__TASK GOAL__: Find the line that contains "At what distance from the viewer". Output it and every line after it to the end of the records, exactly as they appear.

▬▬▬

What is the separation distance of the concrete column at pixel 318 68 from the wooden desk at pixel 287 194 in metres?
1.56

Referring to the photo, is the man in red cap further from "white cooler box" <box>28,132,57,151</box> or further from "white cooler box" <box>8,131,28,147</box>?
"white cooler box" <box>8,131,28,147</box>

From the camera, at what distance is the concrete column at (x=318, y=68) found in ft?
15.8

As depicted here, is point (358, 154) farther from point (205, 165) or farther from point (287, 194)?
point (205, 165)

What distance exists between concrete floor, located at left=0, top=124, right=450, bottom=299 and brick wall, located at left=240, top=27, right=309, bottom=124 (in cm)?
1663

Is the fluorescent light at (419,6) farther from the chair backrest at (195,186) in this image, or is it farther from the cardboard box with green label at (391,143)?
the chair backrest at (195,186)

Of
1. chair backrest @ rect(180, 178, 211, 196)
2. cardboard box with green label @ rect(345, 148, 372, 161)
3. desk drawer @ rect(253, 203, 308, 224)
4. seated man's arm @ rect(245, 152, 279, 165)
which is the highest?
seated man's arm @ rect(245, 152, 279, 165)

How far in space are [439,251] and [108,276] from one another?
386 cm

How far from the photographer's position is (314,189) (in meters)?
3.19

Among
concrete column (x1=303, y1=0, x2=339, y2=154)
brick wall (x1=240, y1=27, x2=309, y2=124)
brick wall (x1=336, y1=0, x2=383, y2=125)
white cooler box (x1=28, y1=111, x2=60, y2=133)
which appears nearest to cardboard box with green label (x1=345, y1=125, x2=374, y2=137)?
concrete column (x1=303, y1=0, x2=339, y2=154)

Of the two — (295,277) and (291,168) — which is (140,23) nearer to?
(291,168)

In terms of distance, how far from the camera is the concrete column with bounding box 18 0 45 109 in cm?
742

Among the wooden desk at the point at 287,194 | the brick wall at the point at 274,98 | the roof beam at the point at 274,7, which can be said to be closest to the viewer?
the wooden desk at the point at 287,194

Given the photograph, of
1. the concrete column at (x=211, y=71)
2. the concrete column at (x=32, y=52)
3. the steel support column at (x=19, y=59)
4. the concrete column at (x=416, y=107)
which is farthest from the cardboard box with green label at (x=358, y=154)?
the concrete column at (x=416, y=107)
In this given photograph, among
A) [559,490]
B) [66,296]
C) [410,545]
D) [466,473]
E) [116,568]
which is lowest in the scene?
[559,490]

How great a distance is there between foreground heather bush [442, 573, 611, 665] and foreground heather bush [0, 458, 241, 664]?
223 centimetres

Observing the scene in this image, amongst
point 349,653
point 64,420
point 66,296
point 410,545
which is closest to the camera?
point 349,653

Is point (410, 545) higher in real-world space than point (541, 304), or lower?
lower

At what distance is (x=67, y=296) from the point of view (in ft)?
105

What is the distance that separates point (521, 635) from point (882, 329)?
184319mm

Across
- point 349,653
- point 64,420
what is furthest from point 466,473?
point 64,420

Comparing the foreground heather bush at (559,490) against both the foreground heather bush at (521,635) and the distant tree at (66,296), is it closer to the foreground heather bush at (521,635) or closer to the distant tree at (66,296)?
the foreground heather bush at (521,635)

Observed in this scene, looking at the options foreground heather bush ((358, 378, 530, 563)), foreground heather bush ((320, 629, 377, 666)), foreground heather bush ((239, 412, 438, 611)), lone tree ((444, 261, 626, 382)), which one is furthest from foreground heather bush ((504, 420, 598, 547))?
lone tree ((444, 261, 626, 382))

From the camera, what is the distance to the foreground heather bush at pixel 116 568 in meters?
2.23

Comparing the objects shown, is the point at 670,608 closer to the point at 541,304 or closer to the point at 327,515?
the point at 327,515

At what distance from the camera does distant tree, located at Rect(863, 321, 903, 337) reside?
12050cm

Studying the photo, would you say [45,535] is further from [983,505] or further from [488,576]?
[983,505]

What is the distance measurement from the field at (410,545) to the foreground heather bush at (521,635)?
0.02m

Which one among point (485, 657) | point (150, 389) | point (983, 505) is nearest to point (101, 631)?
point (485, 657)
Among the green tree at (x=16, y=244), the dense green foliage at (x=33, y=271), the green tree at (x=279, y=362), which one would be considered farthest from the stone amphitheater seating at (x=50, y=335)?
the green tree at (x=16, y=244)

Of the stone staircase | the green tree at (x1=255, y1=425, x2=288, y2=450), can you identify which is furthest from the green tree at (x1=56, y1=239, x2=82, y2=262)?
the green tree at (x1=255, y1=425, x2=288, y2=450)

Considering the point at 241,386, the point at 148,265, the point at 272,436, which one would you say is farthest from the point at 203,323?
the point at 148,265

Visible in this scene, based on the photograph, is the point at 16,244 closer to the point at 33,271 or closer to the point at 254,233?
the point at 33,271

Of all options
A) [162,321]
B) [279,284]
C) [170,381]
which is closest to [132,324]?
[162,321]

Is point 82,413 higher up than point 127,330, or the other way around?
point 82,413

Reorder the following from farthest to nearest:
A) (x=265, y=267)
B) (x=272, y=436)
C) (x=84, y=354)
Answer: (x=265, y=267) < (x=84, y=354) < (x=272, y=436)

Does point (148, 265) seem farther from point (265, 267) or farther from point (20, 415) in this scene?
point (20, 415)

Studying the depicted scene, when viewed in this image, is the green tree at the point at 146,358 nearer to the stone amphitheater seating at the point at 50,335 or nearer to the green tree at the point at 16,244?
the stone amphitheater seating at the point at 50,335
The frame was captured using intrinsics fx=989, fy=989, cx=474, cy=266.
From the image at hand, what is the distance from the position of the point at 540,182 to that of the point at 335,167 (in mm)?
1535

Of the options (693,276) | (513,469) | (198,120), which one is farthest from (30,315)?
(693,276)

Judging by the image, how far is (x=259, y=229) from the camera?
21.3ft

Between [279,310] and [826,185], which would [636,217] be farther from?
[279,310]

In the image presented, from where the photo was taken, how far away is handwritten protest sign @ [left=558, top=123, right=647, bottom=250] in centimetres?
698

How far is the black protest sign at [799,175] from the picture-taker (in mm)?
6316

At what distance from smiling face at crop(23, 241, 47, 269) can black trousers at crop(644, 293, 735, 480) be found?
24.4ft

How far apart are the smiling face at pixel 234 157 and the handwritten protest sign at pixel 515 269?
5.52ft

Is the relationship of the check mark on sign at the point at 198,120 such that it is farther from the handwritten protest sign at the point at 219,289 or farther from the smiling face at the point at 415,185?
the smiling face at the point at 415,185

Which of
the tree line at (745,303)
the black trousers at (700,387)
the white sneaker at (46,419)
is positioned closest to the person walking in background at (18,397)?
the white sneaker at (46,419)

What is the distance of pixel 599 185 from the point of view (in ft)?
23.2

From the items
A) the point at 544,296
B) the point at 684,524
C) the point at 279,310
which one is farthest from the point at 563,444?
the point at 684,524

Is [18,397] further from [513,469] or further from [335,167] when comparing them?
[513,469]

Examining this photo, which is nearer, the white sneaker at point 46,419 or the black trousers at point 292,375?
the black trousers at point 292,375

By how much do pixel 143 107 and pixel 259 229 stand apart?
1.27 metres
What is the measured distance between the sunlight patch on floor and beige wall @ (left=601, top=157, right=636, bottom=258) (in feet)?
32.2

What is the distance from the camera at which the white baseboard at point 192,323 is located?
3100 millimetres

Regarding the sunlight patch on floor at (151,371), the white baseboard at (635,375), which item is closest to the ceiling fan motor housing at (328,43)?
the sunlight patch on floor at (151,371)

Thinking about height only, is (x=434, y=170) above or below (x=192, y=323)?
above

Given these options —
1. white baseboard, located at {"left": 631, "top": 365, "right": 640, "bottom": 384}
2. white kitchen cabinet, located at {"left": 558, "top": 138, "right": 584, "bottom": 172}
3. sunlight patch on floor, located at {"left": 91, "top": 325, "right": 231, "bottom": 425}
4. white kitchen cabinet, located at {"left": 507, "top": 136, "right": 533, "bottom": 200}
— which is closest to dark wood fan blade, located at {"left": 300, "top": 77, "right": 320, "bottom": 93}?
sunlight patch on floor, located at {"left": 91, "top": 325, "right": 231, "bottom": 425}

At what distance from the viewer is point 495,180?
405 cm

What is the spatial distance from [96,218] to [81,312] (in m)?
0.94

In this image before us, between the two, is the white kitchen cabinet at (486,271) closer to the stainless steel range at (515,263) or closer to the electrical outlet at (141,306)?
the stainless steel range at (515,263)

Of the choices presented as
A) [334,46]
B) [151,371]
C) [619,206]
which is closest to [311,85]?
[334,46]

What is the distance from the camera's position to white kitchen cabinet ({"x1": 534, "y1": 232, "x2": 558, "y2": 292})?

▬▬▬

__FINISHED TASK__:
At what distance from the viewer is point 495,180?
405 cm

What is the spatial distance from [96,218] to [81,312] (in m)?
0.94

In this image before us, between the two, is the white kitchen cabinet at (486,271) closer to the stainless steel range at (515,263) or closer to the electrical outlet at (141,306)?
the stainless steel range at (515,263)

Of the choices presented as
A) [334,46]
B) [151,371]
C) [619,206]
which is closest to [311,85]?
[334,46]

What is the distance from the camera's position to white kitchen cabinet ({"x1": 534, "y1": 232, "x2": 558, "y2": 292})?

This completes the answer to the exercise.